Yanındaki arkadaşlarına da başımla selam verip mutlulukla boş yere oturdum. Daha önceden görmüş olduğuma emin olduğum arkadaşının gri saçları vardı ve ifadesi diğer çocuğun aksine daha yumuşaktı. Diğerininse saçları mavimsiydi. Fazla uzun bir saça sahip olmamasına rağmen üstten toplamıştı. Kaşları çatık bir şekilde beni inceliyordu ve gizli bir şekilde yapmaya da çalışmıyordu.

"Bu Chenle." Dedi Jisung hemen yanında oturan gri saçlıyı kast ederek. "Bu da Renjun Hyung."

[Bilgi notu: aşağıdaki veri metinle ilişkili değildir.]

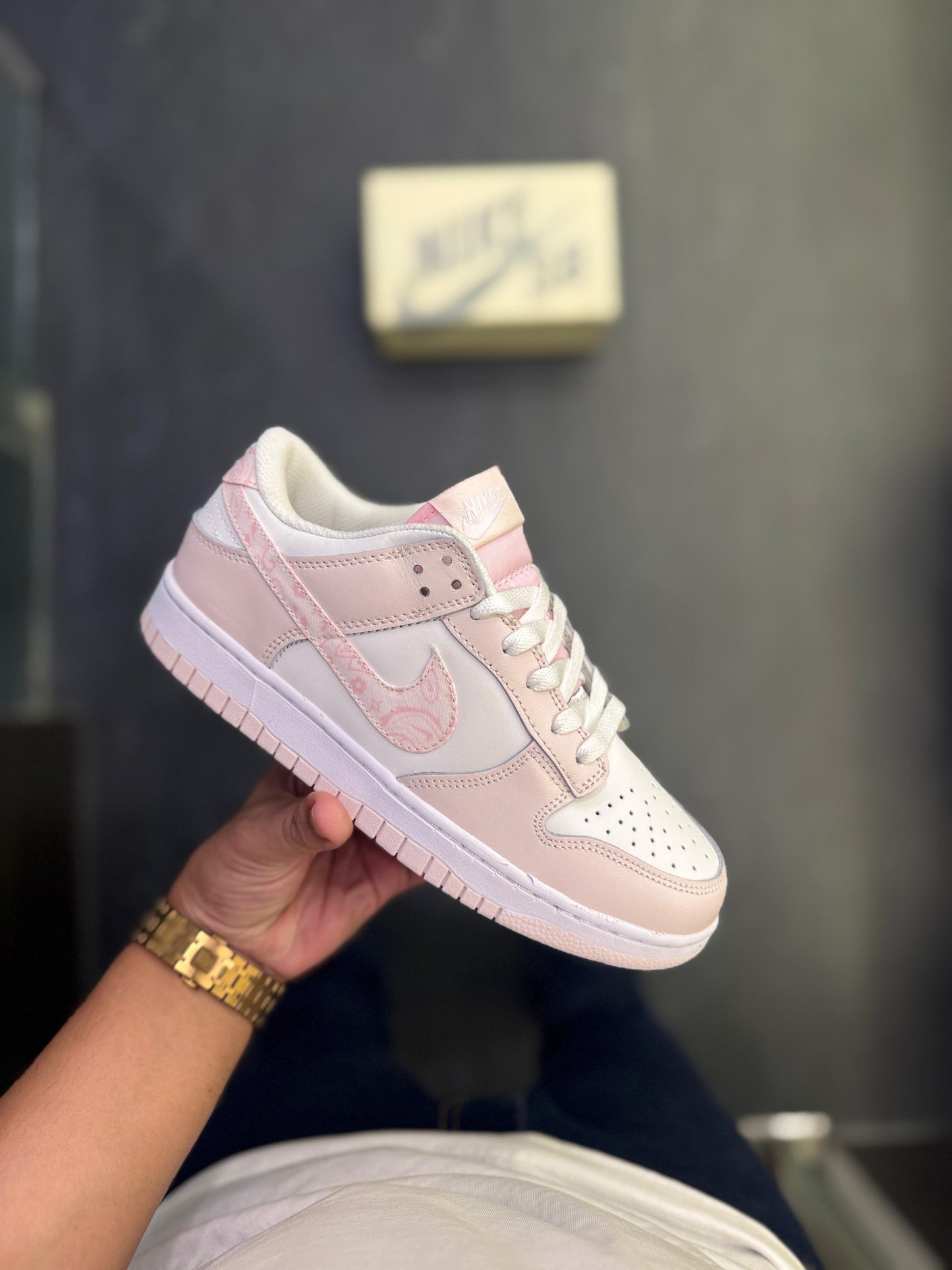 NIKE SB DUNK PINK PASLEIY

"Memnun oldum." dedim gülümsemeye çalışarak. Renjun beni geriyor olsa da insanlarla tanışmayı seven biri olmuştum hep. Jisung'un arkadaşlarından da zarar geleceğini pek düşünmüyordum. Bu yüzden de biraz rahattım. "Ben de Donghyuck. Jisungla aynı sınıftayız."

"Büyük görünüyorsun?" Renjun'in sesi de kendisi gibi sertti.

"20 yaşındayım. Bazı ailevi sebepler yüzünden üniversiteye geç başladım." Renjun anladım dercesine başını aşağı yukarı sallayıp telefonunu eline alınca omuzlarımı düşürdüm.

"Seni daha önce Jisungla ders çalışırken görmüştüm ama sizi bölmemek için yanınıza gelmemiştim. Tanışma fırsatımız olmasına sevindim. Jisung senden bahsediyor bazen."

"Gerçekten mi?" Jisung'un hafif kızarmaya başlayan yüzüne bakıp gülümsedim.

"Yani bana hep çok yardımcı oldun. Bir gün hastayım diye çorba bile getirmiştin. Gerçekten iyi gelmişti. O gün senin kötü biri olmadığını anlamıştım. Chenle'ya da o zaman senden bahsetmiştim."

Jisung gözümde korunmaya ihtiyacı olan bir bebekti ve bir kere laf arasında abisiyle yaşadığını söylemiş ailesinin uzun süredir uzakta yaşadığından bahsetmişti. Hasta olduğunu görünce de dayanamayıp ona annemin tarifiyle çorba yapmıştım. Anne şefkatinin yokluğunun nasıl bir his olduğunu bilen biri olarak Jisung'un bir gün de olsa bu eksikliği unutmasını istemiştim.